There is tax differential in US. ES is subjected to 1256 contract rules, so taxed 60% long and 40% short term gains taxes, where as SP500 ETF if held for a year (typical buy&hold) then it is taxed at 100% long term gains rate.
Based on their tax rate, it could be big difference.
Even other-wise, it does not make sense to buy&hold ES over SP500 ETF
* SP500 etf can be bought commission free in most brokerage houses and it costs 3-4 basis points.

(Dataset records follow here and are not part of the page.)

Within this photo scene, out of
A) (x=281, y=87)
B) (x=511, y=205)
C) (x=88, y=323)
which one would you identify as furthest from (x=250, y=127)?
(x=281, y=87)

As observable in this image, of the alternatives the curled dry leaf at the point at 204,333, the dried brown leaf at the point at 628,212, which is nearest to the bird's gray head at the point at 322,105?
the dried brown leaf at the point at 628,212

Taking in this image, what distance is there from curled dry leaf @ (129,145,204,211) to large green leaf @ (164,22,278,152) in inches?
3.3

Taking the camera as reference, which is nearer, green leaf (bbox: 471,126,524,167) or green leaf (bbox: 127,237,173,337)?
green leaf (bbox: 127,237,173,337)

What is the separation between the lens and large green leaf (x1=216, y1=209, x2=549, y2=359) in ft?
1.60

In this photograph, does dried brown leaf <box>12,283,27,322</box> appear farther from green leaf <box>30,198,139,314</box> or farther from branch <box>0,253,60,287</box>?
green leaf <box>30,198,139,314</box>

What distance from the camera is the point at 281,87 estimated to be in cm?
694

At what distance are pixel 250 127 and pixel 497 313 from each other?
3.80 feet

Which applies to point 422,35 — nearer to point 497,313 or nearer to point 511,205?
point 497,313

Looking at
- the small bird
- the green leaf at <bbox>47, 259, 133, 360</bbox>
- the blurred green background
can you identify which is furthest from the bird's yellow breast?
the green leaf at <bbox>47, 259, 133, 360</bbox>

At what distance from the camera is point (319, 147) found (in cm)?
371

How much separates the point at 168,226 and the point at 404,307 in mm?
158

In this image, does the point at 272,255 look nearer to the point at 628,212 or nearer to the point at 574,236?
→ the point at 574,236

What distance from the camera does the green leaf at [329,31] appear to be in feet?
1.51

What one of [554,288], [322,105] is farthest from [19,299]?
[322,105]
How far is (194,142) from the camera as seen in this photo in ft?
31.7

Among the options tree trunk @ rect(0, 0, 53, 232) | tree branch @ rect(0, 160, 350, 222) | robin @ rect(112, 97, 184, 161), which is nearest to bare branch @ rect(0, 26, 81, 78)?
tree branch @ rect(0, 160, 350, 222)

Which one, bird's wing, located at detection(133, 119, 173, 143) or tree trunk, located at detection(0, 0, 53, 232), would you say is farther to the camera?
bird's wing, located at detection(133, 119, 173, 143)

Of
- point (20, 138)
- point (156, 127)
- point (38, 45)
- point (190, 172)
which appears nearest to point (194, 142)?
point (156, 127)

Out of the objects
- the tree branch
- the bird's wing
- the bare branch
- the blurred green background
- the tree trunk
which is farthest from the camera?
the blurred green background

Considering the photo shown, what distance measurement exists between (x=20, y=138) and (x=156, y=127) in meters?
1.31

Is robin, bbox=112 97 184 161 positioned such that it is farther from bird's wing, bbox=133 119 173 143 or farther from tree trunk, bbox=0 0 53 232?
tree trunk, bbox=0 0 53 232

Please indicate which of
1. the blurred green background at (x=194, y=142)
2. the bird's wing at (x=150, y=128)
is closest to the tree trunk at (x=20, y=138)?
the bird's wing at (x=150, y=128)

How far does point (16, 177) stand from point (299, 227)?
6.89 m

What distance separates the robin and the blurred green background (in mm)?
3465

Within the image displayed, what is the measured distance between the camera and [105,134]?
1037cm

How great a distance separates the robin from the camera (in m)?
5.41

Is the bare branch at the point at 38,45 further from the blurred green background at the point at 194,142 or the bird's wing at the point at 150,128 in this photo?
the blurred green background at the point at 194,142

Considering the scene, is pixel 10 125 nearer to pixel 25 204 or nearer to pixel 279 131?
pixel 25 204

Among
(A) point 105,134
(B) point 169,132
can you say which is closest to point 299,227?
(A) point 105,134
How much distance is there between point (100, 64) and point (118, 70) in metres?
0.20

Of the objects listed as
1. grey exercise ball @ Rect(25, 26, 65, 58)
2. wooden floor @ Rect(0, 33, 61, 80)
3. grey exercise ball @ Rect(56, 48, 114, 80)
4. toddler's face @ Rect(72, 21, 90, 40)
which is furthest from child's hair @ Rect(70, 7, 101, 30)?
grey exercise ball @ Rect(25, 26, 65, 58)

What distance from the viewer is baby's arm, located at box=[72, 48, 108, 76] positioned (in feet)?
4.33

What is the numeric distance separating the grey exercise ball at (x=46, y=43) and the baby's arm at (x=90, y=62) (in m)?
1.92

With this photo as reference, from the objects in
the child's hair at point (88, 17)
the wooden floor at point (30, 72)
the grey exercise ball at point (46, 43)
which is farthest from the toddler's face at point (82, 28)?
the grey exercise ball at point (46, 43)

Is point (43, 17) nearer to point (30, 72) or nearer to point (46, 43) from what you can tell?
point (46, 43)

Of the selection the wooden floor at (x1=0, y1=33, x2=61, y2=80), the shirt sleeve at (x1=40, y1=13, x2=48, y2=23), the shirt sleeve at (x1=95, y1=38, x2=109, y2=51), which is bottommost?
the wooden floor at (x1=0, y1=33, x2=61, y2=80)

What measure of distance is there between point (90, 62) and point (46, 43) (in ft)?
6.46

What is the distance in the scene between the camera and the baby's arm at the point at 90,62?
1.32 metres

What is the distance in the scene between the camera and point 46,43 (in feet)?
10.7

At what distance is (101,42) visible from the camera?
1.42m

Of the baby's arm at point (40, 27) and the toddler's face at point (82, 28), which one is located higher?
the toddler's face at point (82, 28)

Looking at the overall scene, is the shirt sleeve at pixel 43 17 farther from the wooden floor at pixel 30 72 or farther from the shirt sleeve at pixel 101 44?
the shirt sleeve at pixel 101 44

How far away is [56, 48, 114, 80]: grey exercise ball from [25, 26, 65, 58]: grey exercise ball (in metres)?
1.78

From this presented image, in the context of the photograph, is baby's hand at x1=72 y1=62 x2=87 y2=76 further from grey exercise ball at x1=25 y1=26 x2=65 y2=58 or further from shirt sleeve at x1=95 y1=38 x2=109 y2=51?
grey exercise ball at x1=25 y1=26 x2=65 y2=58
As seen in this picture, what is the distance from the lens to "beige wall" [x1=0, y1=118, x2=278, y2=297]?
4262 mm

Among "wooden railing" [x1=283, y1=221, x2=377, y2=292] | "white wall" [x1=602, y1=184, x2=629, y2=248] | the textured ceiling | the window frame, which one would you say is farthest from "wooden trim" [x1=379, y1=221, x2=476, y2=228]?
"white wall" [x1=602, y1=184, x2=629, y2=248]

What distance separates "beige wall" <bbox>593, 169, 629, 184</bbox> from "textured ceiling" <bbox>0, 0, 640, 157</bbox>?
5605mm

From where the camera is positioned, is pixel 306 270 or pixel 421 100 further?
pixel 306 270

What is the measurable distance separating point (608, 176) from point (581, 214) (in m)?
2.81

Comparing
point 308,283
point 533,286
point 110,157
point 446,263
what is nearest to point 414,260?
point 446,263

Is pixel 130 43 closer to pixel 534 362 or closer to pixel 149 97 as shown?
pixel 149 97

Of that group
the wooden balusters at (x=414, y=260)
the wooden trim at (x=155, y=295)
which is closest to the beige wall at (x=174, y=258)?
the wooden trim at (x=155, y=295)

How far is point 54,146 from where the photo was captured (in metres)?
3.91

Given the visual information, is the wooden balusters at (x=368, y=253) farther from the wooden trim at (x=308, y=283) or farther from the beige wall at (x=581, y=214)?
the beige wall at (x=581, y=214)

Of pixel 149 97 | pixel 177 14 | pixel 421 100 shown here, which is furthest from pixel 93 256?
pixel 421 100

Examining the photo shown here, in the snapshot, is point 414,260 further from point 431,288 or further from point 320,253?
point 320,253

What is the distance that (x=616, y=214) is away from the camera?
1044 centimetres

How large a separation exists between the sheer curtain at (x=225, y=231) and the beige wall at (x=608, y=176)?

* SP500 etf can be invested regularly when ever they get pay checks, ES investment is lumpy
* SP500 etf buying can be set and forget (most brokerage houses allow automatic buying in some fixed dates), where as ES has to be rolled quarterly based on optimal dates and times
* Buying ES and keeping rest in cash is not same as buying SP500 ETF. In ES you are paying implicit interest and you are not getting any returns in cash. One could mitigate this by buying Treasury bill ETF. Then they could as well buy SP500 etf. Bills have other problem like paying ordinary income tax which is taxed at higher rate
Only disadvantage SP500 ETF has over ES is dividends. Dividends are taxed at higher rate, but SPY dividends are only 2%. These dividends can be sweeped quarterly to reinvest in ETF if desired or they can buy Muni bond ETF which mitigates tax concerns.